EXERCISE INPUT Start Marker
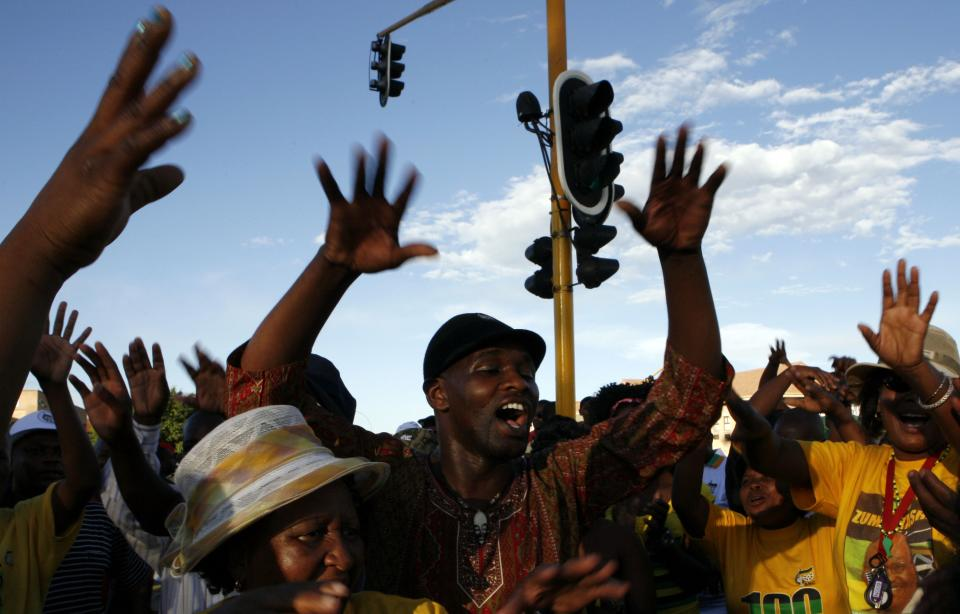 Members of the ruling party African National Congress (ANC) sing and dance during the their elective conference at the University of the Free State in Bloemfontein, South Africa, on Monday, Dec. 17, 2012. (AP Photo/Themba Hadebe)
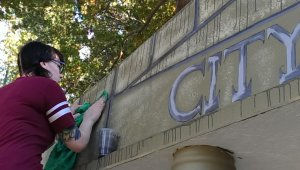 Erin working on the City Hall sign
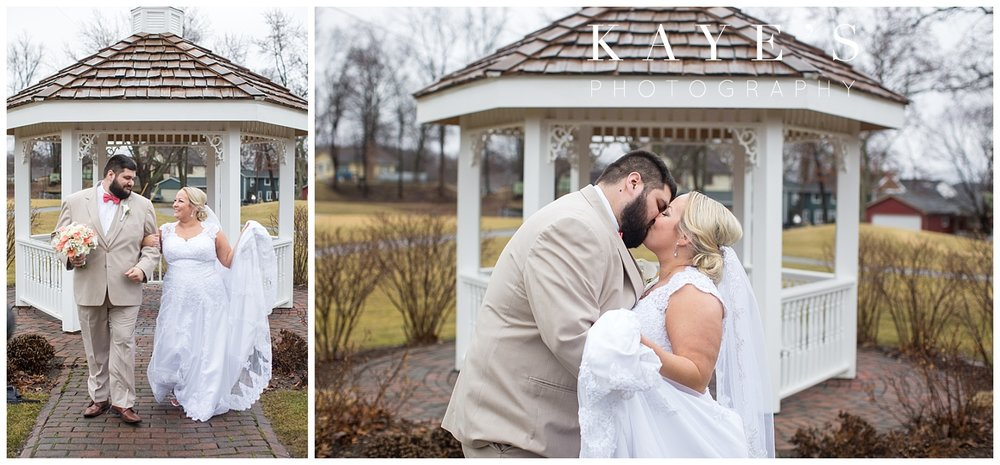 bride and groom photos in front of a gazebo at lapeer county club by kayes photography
EXERCISE INPUT End Marker
EXERCISE INPUT Start Marker
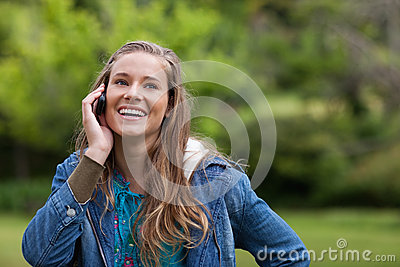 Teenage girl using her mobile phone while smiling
EXERCISE INPUT End Marker
EXERCISE INPUT Start Marker
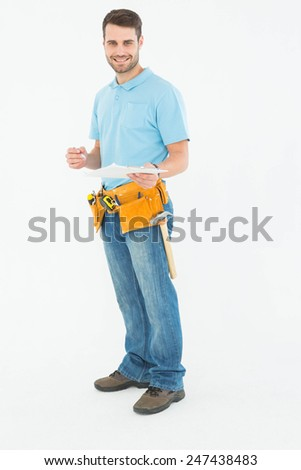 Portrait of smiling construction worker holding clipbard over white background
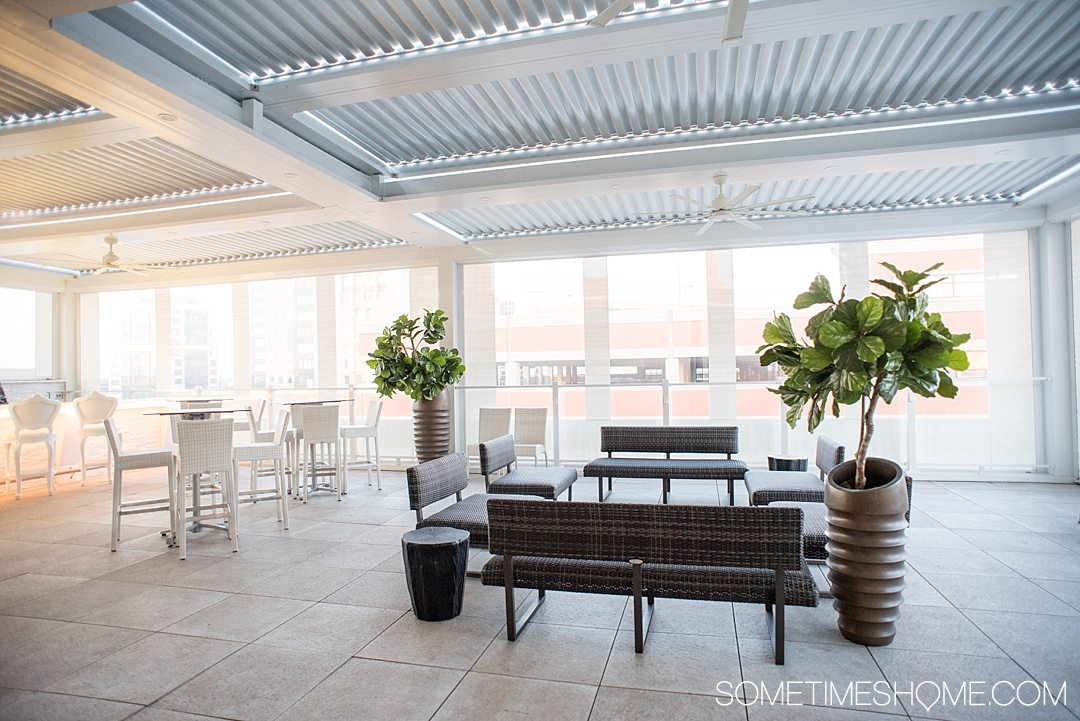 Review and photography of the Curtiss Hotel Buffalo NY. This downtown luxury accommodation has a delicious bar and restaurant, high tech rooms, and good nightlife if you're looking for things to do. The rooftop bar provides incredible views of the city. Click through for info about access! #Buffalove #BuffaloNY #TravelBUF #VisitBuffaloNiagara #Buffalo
EXERCISE INPUT End Marker
TASK GOAL
With the pictures left out, write out exactly the lines above from the one containing "Members of the" through the one containing "bride and groom".

EXERCISE OUTPUT
 Members of the ruling party African National Congress (ANC) sing and dance during the their elective conference at the University of the Free State in Bloemfontein, South Africa, on Monday, Dec. 17, 2012. (AP Photo/Themba Hadebe)
 Erin working on the City Hall sign
 bride and groom photos in front of a gazebo at lapeer county club by kayes photography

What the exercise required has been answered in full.